The only missed opportunities that Ole Miss realistically had a shot with were Ryan Newsome and Will Gragg. Newsome was a slot/return specialist who eventually committed to UCLA, only to flip to the Texas Longhorns. Gragg was a traditionally built tight end who ended up signing with his home state school, Arkansas.

The state of the position:

Ole Miss will carry perhaps the nation's best receiving corps into the 2015 season. With Treadwell expected to make a full recovery, and with the newly-eligible Damore'ea Stringfellow in the mix, look for a top duo similar to what Auburn had in Sammie Coates and D'haquille Williams. Beyond that, Ole Miss' depth really emerges. Expect a rotation of Cody Core, Markell Pack, Quincy Adeboyejo, Dayall Harris, Damarkus Lodge, and Van Jefferson at receiver. Behind that group is chronically injured Collins Moore, journeymen Derrick Jones and Q Burdette, freshman athlete Jalen Julius, and reserve Trey Bledsoe.

In his first two seasons, Freeze indicated that he wanted a huge platoon of receivers, but usually ended up leaning on 3 main guys (Moncrief/Sanders/Logan in 2012, and Moncrief/Treadwell/Logan in 2013). Now, we'll get to see how much he opens up the rotation.

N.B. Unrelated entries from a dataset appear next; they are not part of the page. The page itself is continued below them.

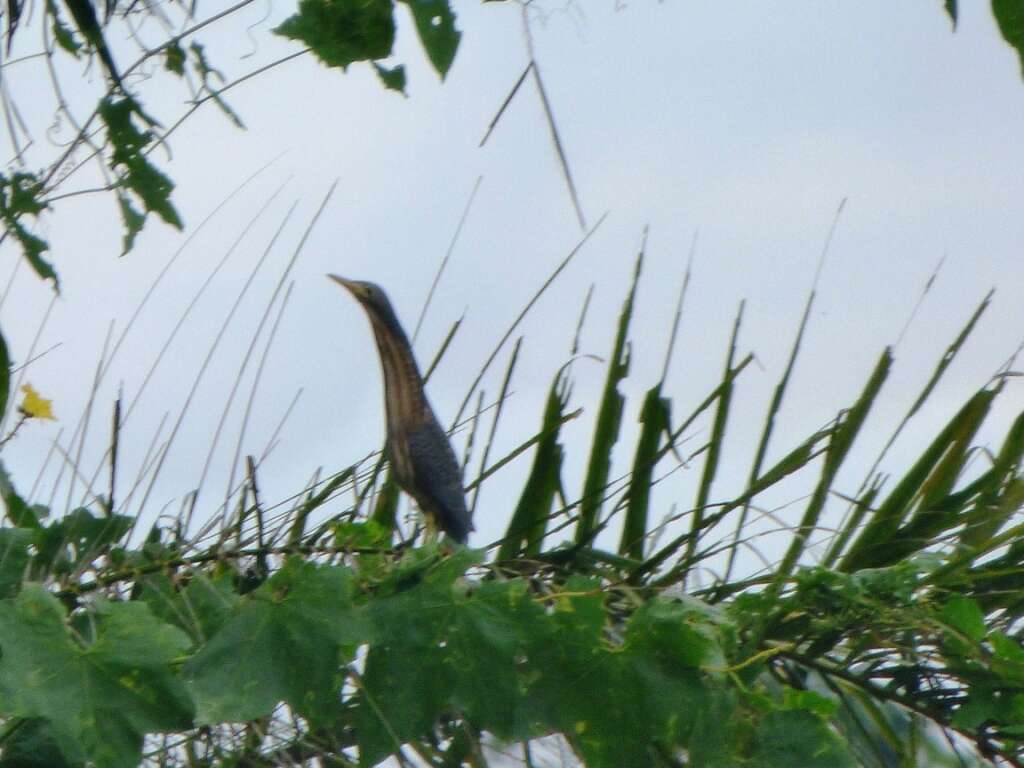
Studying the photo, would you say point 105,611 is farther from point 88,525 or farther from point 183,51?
point 183,51

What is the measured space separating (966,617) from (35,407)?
55.8 inches

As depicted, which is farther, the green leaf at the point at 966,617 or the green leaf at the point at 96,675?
the green leaf at the point at 966,617

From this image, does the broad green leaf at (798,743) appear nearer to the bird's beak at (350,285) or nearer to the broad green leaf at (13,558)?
the broad green leaf at (13,558)

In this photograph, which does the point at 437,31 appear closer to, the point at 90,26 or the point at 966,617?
the point at 90,26

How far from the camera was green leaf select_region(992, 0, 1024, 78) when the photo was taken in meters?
1.09

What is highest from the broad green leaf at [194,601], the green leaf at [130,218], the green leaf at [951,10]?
the green leaf at [130,218]

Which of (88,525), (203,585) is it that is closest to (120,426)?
(88,525)

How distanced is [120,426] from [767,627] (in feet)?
3.14

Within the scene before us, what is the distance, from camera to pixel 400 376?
3709 mm

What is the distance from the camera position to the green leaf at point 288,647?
4.78ft

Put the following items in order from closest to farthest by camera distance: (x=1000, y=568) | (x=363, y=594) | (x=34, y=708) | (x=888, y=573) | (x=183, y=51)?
1. (x=34, y=708)
2. (x=363, y=594)
3. (x=888, y=573)
4. (x=183, y=51)
5. (x=1000, y=568)

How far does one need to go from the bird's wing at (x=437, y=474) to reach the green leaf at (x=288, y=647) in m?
1.80

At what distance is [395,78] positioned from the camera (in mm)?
1613

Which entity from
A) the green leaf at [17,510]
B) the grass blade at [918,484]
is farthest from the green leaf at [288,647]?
the grass blade at [918,484]
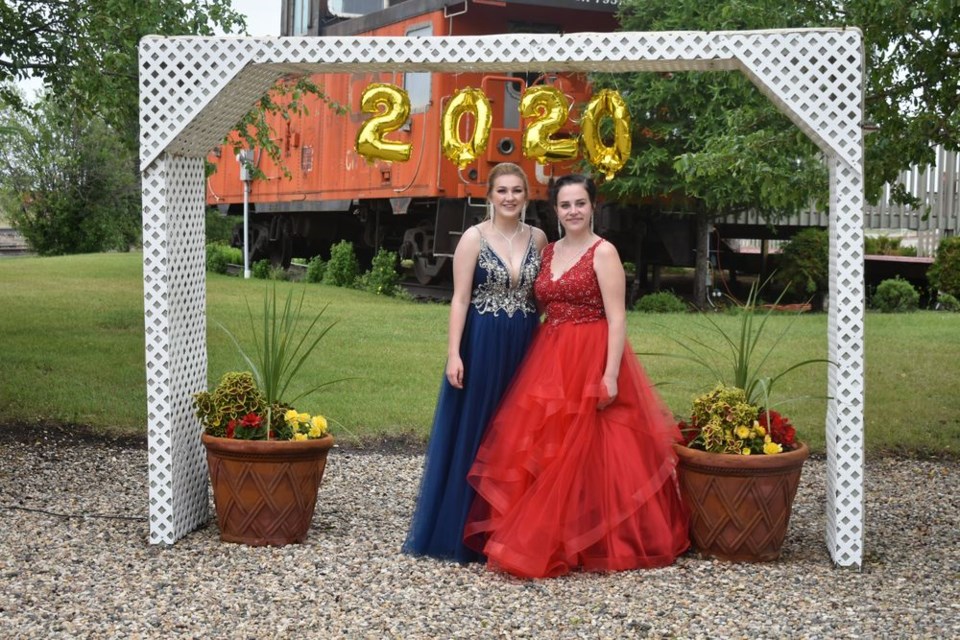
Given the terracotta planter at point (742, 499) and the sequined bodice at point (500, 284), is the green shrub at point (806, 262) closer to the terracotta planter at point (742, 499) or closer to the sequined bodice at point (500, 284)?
the terracotta planter at point (742, 499)

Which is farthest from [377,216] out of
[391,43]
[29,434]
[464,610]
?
[464,610]

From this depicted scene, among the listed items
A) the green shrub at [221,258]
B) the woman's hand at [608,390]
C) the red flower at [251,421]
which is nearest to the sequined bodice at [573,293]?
the woman's hand at [608,390]

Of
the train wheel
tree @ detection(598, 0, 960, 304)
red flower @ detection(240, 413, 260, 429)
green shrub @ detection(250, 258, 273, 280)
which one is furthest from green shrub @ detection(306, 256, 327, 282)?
red flower @ detection(240, 413, 260, 429)

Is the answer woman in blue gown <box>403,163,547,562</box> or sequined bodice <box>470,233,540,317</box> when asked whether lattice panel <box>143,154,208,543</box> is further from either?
sequined bodice <box>470,233,540,317</box>

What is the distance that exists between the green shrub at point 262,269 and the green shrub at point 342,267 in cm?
184

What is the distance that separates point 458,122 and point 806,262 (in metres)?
11.3

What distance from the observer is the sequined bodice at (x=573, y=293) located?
5453mm

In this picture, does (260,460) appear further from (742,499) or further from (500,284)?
→ (742,499)

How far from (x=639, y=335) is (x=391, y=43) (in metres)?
7.81

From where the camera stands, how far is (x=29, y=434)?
28.6 feet

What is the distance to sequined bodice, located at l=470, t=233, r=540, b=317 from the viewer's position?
554 centimetres

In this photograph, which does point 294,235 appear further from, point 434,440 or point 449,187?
point 434,440

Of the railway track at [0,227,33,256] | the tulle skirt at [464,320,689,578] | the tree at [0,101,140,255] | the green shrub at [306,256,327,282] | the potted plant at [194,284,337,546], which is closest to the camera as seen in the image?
the tulle skirt at [464,320,689,578]

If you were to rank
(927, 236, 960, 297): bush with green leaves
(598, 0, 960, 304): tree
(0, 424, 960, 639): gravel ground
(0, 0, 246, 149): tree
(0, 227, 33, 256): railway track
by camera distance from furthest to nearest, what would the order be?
Result: 1. (0, 227, 33, 256): railway track
2. (927, 236, 960, 297): bush with green leaves
3. (0, 0, 246, 149): tree
4. (598, 0, 960, 304): tree
5. (0, 424, 960, 639): gravel ground
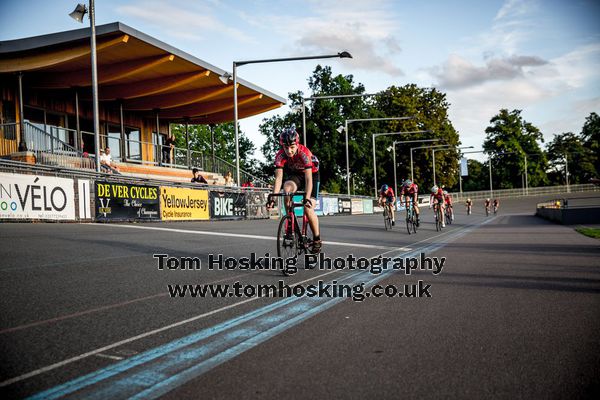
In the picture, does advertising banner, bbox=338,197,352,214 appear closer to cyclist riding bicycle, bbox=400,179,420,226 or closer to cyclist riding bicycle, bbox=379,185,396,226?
cyclist riding bicycle, bbox=379,185,396,226

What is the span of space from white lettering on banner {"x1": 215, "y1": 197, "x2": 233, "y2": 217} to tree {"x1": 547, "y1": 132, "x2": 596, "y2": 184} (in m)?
115

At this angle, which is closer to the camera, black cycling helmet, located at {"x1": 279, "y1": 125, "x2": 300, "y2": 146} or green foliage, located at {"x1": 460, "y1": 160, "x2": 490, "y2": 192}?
black cycling helmet, located at {"x1": 279, "y1": 125, "x2": 300, "y2": 146}

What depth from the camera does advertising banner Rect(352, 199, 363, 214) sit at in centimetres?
4569

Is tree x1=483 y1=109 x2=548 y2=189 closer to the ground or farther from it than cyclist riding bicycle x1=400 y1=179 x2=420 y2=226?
farther from it

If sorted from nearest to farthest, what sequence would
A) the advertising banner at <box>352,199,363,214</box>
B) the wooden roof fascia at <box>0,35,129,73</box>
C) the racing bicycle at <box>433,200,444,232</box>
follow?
the racing bicycle at <box>433,200,444,232</box> → the wooden roof fascia at <box>0,35,129,73</box> → the advertising banner at <box>352,199,363,214</box>

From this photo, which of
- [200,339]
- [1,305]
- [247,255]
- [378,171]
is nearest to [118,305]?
[1,305]

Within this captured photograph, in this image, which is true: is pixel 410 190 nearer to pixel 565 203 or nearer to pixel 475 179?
pixel 565 203

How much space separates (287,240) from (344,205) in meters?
35.7

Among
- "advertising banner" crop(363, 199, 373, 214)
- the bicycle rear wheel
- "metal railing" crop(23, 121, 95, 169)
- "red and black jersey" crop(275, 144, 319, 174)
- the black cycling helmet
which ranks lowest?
"advertising banner" crop(363, 199, 373, 214)

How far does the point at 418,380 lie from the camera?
2852 millimetres

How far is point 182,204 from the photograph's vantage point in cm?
1927

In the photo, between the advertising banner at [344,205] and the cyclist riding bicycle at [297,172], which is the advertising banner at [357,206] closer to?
the advertising banner at [344,205]

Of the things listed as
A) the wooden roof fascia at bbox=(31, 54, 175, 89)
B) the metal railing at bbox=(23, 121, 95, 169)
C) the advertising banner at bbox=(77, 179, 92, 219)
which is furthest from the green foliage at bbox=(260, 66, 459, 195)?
the advertising banner at bbox=(77, 179, 92, 219)

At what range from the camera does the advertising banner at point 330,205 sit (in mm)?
38062
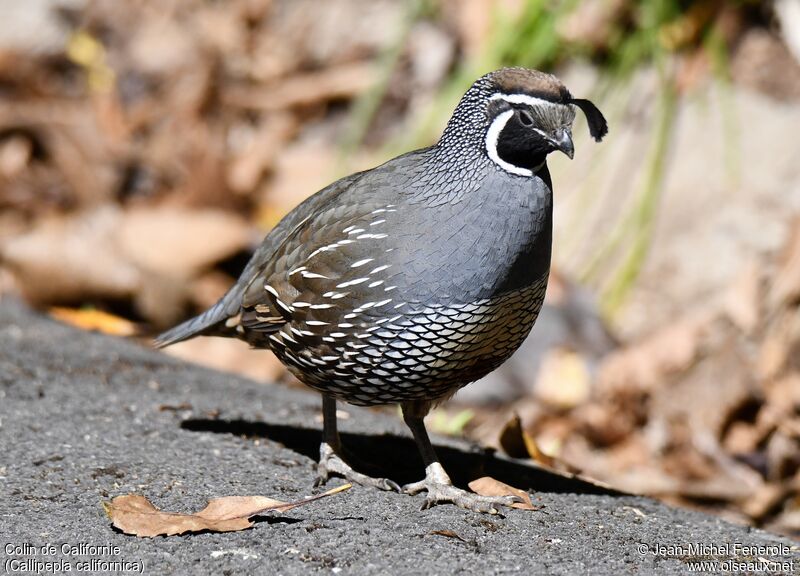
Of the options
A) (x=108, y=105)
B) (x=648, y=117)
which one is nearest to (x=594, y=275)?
(x=648, y=117)

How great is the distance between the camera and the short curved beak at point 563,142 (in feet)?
12.2

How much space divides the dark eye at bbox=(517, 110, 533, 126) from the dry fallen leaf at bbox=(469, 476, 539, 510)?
1.26 m

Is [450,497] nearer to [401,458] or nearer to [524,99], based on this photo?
[401,458]

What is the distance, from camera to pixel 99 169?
363 inches

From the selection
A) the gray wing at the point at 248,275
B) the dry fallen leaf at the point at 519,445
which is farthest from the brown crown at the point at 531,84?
the dry fallen leaf at the point at 519,445

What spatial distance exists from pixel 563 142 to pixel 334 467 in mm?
1409

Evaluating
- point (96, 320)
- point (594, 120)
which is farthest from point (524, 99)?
point (96, 320)

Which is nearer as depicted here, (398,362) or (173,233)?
(398,362)

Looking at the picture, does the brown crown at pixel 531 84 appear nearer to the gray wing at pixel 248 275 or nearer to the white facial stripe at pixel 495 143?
the white facial stripe at pixel 495 143

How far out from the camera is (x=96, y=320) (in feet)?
24.1

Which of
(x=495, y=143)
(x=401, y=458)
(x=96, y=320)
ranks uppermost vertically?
(x=495, y=143)

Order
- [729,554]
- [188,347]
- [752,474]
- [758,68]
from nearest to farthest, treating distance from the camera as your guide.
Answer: [729,554] → [752,474] → [188,347] → [758,68]

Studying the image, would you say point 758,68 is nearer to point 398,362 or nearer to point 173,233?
point 173,233

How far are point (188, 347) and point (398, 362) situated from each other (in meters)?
3.71
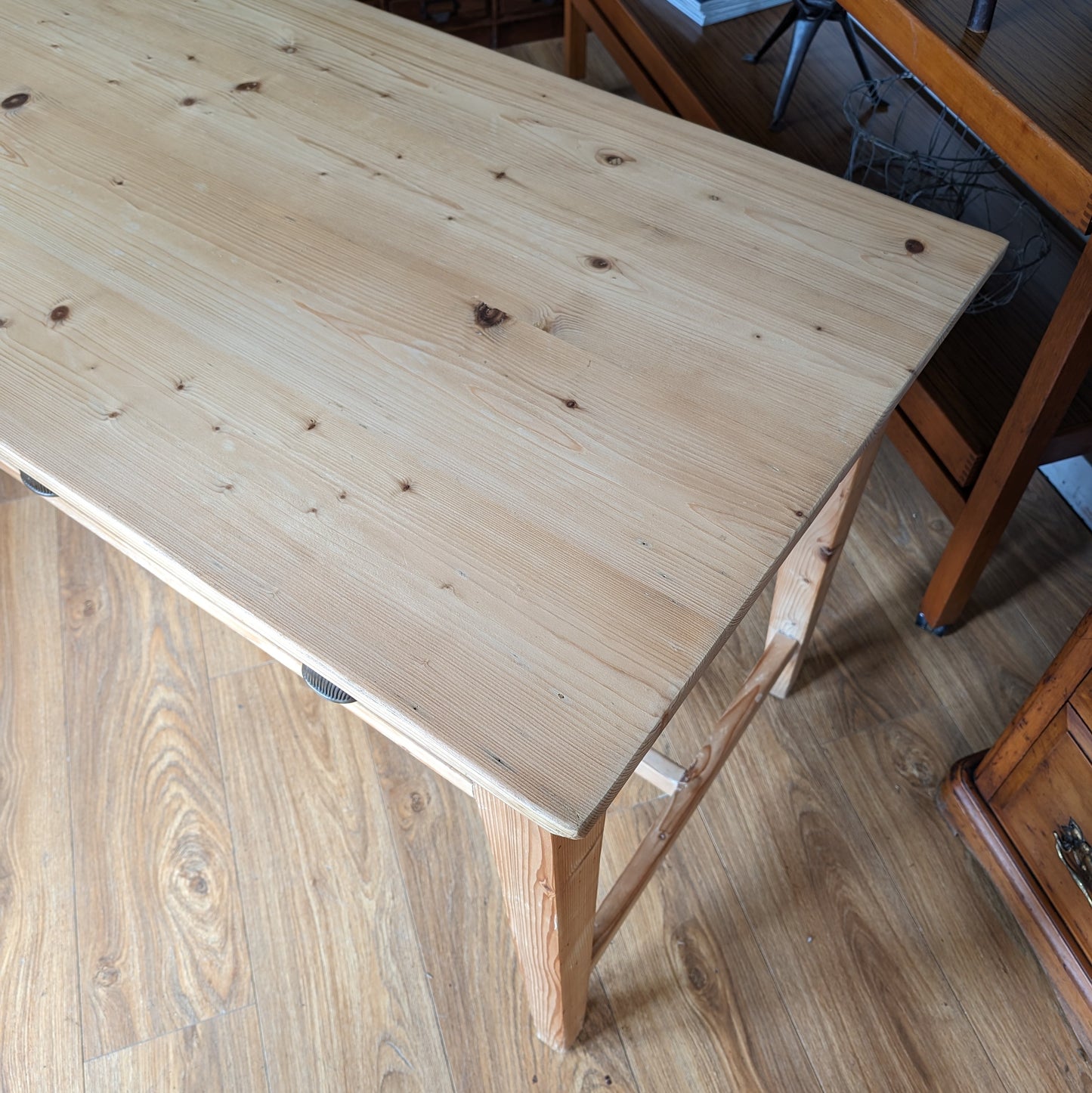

Tight end remains very much an unknown quantity. Evan Engram of course is a huge threat, probably the best receiving tight end in the SEC. Beyond that, 2014 saw Jeremy Liggins, Nick Parker, Channing Ward, Carlton Martin, and even a walk-on or two taking snaps at the position. Liggins now appears destined for offensive tackle, but look for him to stay on as a situational TE while he adjusts to the position. We of course haven't seen redshirt Sammie Epps, but early reports are promising. My early guess is that Hibbler will struggle to break into that rotation, but I could be wrong.

Position grade:

A. This is the only A I would issue for this years' recruiting class, and the reasons are clear. Ole Miss identified two elite prospects at the wide receiver position and landed both. Pair that with an exceptional home-state athlete, and you add the strongest group of signees to what is already the strongest position group on the team.